-- begin Data records --
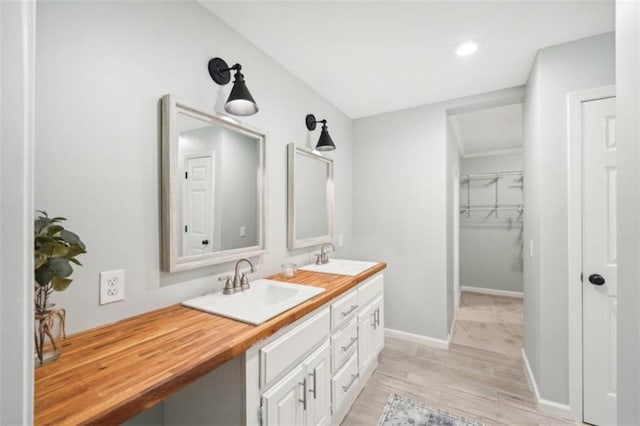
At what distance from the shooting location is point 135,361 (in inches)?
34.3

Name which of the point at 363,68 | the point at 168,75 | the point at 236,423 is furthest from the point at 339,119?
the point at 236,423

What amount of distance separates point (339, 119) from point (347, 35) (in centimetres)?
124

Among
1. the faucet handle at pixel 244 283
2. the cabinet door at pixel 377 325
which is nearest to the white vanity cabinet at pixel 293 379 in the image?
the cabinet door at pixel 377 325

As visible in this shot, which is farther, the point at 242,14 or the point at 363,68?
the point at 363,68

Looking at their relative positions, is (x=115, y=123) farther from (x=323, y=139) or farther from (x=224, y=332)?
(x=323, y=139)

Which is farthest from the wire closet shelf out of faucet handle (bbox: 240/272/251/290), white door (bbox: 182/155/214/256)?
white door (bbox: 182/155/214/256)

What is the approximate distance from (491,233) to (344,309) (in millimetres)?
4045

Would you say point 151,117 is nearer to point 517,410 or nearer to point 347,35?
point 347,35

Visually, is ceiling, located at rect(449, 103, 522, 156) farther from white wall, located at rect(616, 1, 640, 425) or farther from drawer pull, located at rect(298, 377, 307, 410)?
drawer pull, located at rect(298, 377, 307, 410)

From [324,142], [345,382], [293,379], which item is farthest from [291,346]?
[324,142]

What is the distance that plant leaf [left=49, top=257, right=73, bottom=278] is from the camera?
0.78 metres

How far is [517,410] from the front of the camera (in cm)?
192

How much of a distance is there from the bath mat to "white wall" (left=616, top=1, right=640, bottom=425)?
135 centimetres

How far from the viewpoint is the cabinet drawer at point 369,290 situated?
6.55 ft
-- end Data records --
-- begin Data records --
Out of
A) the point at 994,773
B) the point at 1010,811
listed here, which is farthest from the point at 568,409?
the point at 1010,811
-- end Data records --
-- begin Data records --
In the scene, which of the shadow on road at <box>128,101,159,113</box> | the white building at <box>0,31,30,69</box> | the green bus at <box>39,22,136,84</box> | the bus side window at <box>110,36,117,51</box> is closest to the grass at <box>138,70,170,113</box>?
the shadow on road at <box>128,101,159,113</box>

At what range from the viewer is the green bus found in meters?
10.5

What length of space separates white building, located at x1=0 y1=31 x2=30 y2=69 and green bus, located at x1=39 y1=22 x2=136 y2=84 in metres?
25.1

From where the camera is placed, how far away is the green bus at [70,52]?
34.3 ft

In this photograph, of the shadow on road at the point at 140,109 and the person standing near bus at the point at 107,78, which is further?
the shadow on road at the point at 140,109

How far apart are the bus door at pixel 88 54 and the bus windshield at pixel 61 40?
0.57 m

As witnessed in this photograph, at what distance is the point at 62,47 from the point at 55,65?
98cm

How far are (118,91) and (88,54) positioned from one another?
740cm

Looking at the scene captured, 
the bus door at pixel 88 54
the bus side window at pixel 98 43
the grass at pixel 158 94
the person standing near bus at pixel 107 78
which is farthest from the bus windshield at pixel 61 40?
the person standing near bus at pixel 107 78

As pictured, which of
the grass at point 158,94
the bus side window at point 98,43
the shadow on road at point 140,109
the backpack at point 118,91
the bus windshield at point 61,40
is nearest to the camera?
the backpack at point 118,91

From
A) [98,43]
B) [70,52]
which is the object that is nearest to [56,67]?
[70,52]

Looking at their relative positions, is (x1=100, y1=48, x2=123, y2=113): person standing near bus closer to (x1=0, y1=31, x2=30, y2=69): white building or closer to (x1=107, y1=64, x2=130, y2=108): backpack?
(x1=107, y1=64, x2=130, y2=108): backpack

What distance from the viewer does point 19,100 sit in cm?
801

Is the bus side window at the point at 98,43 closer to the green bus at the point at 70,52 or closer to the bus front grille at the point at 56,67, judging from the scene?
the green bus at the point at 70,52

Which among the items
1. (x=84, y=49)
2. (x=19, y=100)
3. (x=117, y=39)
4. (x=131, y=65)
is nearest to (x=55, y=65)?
-- end Data records --
• What is being asked: Render the lines from the one containing "Which among the items" through the one containing "is nearest to (x=55, y=65)?" as a Markdown table with the columns Line No. and Content, one line per table row, leaving out any blank lines.

• Solution to the problem:
| Line No. | Content |
|---|---|
| 1 | Which among the items |
| 2 | 1. (x=84, y=49) |
| 3 | 2. (x=19, y=100) |
| 4 | 3. (x=117, y=39) |
| 5 | 4. (x=131, y=65) |
| 6 | is nearest to (x=55, y=65)? |